= Texto seleccionado =
★ ★ ★ ★ ★ ★ ★

Para Pérez Escohotado («Gastronomía de vanguardia y arte al servicio de la República»), las hierbas son «la fragancia de la cocina», pero también «algo tan etéreo y vaporoso que necesita convertirse en firmes briznas de hierba» (p. 110). De ahí que, utilizando como paralelo el bus de la Fundació Alícia, el autor se adentra en aquel proyecto de la Segunda República, las Misiones Pedagógicas, un proyecto al servicio de la alfabetización y la divulgación de la obra de grandes nombres de la pintura. Como el lector recordará, en este proyecto estaba García Lorca, con su compañía de teatro La Barraca; y también Ramón Gaya, que tras conseguir una plaza de copista para los Museos Circulantes, en el Museo del Prado había copiado, entre otros, Los fusilamientos de la Moncloa y La maja desnuda —ambos de Francisco de Goya— y La infanta Margarita, de Velázquez. Sin embargo, la iniciativa de hacer llegar el mundo de la cultura a una sociedad mayoritariamente rural y a menudo analfabeta había sido propuesta, ya en 1882, por Francisco Giner de los Ríos y Manuel Bartolomé Cossío, fundadores de la Institución Libre de Enseñanza, lo que le obliga a concluir a Pérez Escohotado:


Con esta mínima incursión en la historia de la pintura, adjetivar la cocina o la gastronomía con el calificativo de «vanguardista» no parece en absoluto oportuno, sino más bien y sólo oportunista. La cocina de vanguardia no surge en un cambio de siglo ni mucho menos en un ambiente prebélico; ni siquiera aparece para combatir y sustituir un gusto caduco ni una alimentación convencional ni un modo de ver y plasmar la realidad gastronómica. Las vanguardias pictóricas surgen para crear una nueva realidad dentro del cuadro. En cambio, la llamada cocina de vanguardia surge en plena Burbuja General, expresión que debe considerarse un eufemismo muy literario y de la que hemos llegado a saber que, una vez reventada, nos ha permitido conocer, con amargura, que se trataba de un descarado mangoneo, pura y libre especulación financiera, neoliberalismo sin freno, sinvergüenza y comisionista, que ha llevado a toda Europa al lugar en el que estamos... (p. 119).

★ ★ ★ ★ ★ ★ ★

= Tarea asignada 1 =
Resume en una lista breve el párrafo del texto sobre la cocina de vanguardia que empieza con «Con esta mínima incursión», sin perder sus ideas principales.
= Tarea asignada 2 =
Continúa el texto sobre la cocina de vanguardia a partir de su última oración.

★ ★ ★ ★ ★ ★ ★

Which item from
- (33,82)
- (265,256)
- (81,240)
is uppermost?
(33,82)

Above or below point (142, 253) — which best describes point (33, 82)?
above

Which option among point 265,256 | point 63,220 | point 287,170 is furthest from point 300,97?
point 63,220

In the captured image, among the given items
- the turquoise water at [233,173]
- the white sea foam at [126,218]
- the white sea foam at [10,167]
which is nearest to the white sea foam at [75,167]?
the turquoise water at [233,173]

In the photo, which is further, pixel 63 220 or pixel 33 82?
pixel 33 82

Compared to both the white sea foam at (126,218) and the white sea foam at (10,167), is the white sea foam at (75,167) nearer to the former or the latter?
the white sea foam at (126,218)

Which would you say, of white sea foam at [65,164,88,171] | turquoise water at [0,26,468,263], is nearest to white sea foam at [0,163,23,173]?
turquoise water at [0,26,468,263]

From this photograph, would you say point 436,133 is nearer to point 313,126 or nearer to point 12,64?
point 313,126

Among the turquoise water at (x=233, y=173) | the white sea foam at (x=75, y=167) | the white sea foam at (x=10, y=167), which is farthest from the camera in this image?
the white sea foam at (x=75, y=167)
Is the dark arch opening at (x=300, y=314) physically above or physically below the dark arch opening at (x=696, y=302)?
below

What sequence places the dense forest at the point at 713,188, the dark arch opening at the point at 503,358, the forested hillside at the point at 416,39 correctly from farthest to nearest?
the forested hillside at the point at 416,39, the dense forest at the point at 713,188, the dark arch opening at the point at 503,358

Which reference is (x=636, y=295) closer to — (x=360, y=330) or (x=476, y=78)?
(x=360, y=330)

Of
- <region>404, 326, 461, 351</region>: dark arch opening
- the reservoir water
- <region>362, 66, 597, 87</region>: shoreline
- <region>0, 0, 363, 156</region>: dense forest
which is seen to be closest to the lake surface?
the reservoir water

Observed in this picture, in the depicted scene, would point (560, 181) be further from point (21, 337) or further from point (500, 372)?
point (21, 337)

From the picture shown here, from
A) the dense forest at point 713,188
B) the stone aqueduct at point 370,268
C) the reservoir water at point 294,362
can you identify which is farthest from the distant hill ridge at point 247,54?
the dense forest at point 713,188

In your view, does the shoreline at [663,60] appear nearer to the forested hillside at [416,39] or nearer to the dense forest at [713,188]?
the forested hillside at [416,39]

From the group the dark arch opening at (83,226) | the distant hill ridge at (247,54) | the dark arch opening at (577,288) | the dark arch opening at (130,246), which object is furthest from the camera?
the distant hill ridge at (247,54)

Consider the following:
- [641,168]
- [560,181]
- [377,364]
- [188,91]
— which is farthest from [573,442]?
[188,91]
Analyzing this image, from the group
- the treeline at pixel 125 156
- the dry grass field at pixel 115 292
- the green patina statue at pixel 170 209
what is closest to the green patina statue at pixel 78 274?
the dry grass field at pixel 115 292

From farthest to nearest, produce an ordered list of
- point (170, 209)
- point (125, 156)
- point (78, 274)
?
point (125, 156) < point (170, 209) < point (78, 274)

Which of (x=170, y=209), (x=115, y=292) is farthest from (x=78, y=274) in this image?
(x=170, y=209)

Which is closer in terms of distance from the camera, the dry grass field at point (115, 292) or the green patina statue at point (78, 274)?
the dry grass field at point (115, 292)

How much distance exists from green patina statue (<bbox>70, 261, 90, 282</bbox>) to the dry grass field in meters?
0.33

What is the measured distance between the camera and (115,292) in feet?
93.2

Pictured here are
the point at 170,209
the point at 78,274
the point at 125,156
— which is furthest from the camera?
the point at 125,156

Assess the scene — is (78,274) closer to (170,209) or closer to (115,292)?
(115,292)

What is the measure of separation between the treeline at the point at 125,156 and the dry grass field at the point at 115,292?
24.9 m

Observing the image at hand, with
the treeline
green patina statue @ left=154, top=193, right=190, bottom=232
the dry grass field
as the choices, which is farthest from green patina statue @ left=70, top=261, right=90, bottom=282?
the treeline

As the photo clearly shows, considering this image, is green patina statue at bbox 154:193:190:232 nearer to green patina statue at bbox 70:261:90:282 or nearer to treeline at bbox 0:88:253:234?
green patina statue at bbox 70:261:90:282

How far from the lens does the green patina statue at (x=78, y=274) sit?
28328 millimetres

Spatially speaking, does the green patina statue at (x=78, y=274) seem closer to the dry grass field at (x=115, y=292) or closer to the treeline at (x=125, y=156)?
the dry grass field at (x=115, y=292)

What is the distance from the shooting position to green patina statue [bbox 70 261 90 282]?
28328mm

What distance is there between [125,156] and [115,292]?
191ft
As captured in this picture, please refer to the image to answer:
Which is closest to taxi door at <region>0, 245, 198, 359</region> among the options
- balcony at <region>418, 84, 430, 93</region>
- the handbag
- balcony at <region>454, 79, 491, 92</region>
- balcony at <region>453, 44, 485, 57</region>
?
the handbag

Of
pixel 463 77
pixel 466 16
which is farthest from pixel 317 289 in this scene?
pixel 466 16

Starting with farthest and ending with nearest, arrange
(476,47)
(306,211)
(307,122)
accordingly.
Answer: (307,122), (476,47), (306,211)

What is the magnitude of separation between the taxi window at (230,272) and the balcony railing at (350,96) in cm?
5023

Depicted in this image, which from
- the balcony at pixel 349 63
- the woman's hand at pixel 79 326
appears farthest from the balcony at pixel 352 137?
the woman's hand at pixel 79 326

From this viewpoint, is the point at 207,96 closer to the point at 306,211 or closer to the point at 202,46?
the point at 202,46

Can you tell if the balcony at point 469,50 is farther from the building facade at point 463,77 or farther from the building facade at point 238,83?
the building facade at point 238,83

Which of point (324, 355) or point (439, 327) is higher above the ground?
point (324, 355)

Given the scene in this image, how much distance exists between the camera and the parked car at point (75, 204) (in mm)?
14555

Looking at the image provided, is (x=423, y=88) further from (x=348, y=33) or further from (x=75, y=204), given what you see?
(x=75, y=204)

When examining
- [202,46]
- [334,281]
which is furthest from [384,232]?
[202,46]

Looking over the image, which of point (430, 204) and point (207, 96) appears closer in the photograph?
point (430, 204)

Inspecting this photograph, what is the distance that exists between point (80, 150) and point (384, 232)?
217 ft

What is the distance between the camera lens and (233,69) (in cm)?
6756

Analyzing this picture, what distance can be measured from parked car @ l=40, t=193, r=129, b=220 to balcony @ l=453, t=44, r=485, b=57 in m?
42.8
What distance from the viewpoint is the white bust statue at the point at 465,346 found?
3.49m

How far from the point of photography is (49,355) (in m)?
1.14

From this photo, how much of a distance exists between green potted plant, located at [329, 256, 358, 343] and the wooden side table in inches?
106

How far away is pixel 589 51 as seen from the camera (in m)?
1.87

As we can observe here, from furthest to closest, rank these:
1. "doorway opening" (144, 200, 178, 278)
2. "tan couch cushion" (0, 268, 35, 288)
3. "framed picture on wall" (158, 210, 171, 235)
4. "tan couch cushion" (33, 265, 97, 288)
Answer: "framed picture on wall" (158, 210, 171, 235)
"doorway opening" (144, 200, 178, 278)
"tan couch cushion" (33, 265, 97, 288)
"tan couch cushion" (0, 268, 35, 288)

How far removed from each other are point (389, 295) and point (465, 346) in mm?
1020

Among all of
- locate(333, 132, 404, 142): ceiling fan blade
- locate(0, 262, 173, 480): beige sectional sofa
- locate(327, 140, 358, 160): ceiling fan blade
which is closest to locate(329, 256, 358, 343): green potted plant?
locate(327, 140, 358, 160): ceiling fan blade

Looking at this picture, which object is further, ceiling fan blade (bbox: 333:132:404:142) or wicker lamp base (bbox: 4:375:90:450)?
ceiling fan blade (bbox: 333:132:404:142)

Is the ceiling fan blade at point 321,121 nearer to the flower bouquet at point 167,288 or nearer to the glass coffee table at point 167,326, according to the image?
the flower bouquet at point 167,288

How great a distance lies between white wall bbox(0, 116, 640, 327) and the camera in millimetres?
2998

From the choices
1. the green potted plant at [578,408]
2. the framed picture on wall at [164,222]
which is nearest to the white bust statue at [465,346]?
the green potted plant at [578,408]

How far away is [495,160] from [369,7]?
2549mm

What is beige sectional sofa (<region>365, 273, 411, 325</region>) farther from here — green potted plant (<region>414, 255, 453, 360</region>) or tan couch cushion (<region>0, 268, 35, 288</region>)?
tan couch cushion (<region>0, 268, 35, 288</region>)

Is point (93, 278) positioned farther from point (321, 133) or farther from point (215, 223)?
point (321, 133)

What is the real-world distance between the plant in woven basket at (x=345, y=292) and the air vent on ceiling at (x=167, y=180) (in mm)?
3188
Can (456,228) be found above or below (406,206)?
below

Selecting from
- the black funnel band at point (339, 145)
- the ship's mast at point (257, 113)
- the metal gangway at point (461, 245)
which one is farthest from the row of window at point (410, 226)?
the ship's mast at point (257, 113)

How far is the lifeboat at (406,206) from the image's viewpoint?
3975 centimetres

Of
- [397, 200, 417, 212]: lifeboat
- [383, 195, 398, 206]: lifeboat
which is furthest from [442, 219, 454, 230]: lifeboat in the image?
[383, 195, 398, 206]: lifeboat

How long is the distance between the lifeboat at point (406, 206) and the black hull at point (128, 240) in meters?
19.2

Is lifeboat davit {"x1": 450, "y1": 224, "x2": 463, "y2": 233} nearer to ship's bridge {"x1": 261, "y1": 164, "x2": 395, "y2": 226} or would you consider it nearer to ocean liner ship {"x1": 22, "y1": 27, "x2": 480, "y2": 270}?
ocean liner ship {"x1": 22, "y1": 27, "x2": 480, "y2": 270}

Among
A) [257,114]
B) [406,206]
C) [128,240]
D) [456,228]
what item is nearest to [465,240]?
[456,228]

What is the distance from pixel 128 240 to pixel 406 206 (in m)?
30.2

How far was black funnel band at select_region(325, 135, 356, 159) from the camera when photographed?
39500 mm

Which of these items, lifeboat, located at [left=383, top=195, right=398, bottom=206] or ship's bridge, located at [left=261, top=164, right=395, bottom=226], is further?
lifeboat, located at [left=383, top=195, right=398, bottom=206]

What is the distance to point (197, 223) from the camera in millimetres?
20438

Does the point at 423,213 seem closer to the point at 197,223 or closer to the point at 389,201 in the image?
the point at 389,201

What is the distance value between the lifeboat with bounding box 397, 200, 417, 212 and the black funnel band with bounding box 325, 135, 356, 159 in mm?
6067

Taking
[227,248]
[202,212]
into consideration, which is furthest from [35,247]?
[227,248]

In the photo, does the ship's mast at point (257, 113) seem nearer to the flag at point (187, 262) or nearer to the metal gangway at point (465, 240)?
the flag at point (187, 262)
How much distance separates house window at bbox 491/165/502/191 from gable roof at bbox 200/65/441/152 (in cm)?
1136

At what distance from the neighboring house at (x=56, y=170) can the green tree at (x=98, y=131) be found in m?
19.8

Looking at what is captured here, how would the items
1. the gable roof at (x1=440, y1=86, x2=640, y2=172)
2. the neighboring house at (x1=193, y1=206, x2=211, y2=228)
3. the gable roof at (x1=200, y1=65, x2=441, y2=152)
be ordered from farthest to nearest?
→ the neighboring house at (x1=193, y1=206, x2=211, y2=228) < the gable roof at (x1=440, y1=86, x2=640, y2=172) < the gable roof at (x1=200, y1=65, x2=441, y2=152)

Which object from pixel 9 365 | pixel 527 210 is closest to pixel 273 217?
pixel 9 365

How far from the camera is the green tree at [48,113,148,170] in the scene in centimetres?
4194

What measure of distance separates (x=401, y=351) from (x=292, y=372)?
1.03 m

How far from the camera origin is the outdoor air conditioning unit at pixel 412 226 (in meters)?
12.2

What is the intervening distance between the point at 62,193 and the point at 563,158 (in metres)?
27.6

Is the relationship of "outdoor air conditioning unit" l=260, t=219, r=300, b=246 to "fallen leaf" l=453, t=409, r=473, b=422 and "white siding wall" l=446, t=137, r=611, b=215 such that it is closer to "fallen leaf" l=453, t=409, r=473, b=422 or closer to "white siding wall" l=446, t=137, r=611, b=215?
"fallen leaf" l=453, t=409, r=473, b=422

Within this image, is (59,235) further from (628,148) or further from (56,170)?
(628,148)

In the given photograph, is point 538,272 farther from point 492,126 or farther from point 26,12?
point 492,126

★ ★ ★ ★ ★ ★ ★

= Respuesta final 1 =
- Tras repasar la historia de la pintura, llamar «vanguardista» a la cocina o a la gastronomía resulta oportunista, no oportuno.
- La cocina de vanguardia no nace en un cambio de siglo ni en un ambiente prebélico.
- Tampoco surge para combatir y sustituir un gusto caduco, una alimentación convencional o un modo de ver y plasmar la realidad gastronómica.
- Las vanguardias pictóricas, en cambio, nacen para crear una nueva realidad dentro del cuadro.
- La llamada cocina de vanguardia aparece en plena «Burbuja General», un eufemismo literario para lo que resultó ser un descarado mangoneo: especulación financiera, neoliberalismo sin freno y comisionismo que han llevado a toda Europa a la situación actual (p. 119).

= Respuesta final 2 =
Espero que el indulgente lector, a la luz de estas líneas, se habrá hecho una idea global del contenido del ensayo de Pérez Escohotado, que no es otro que el de analizar críticamente expresiones tan gastadas como «cocina de vanguardia», «cocina de diseño», «creatividad», «cocina de autor» o «arte de la gastronomía», y ponerlas en relación con las vanguardias artísticas históricas. A esto hay que añadir el análisis de los intentos —faltos de maña y fracasados, no es necesario insistir— de los epígonos de esta cocina (sin que sea necesario concretar nombres que están en la memoria de todos), que intentan encontrar su propio relato legitimador dentro de la alta cultura. Intencionadamente he evitado toda referencia a los aspectos estrictamente «culinarios» del libro para centrarme en el comentario de los aspectos sólo en apariencia tangenciales, pero que, según mi modesta opinión, constituyen el núcleo y convierten El mono gastronómico en una lectura imprescindible para quien, como el que se quita un abrigo viejo, quiera desprenderse de toda la tontería que esa caterva de impostores nos pretende colocar; y, por supuesto, para quien quiera disfrutar de la erudición y la magnífica prosa, del wit incomparable y de la agudeza crítica del autor, Javier Pérez Escohotado, a quien, en varias ocasiones, en conversación amistosa e informal, le dije que se había equivocado de época, y que, por conocimientos y formación, podía pertenecer al tiempo de su estimado Leonardo más que a este convulso y desorientado mundo que nos ha tocado vivir.

Un libro imprescindible, un libro para todo tiempo y estación. En serio.


© Josep Maria Fulquet


1 «Les cales de Begur», en Josep Pla (1968) El meu país (Obra Completa, 7), Barcelona, Destino, págs. 686-688.

2 Cf. Bernat Puigtobella et al., «Pregant pel futur del MACBA davant la bèstia i el sobirà», Núvol.com (23-07-15).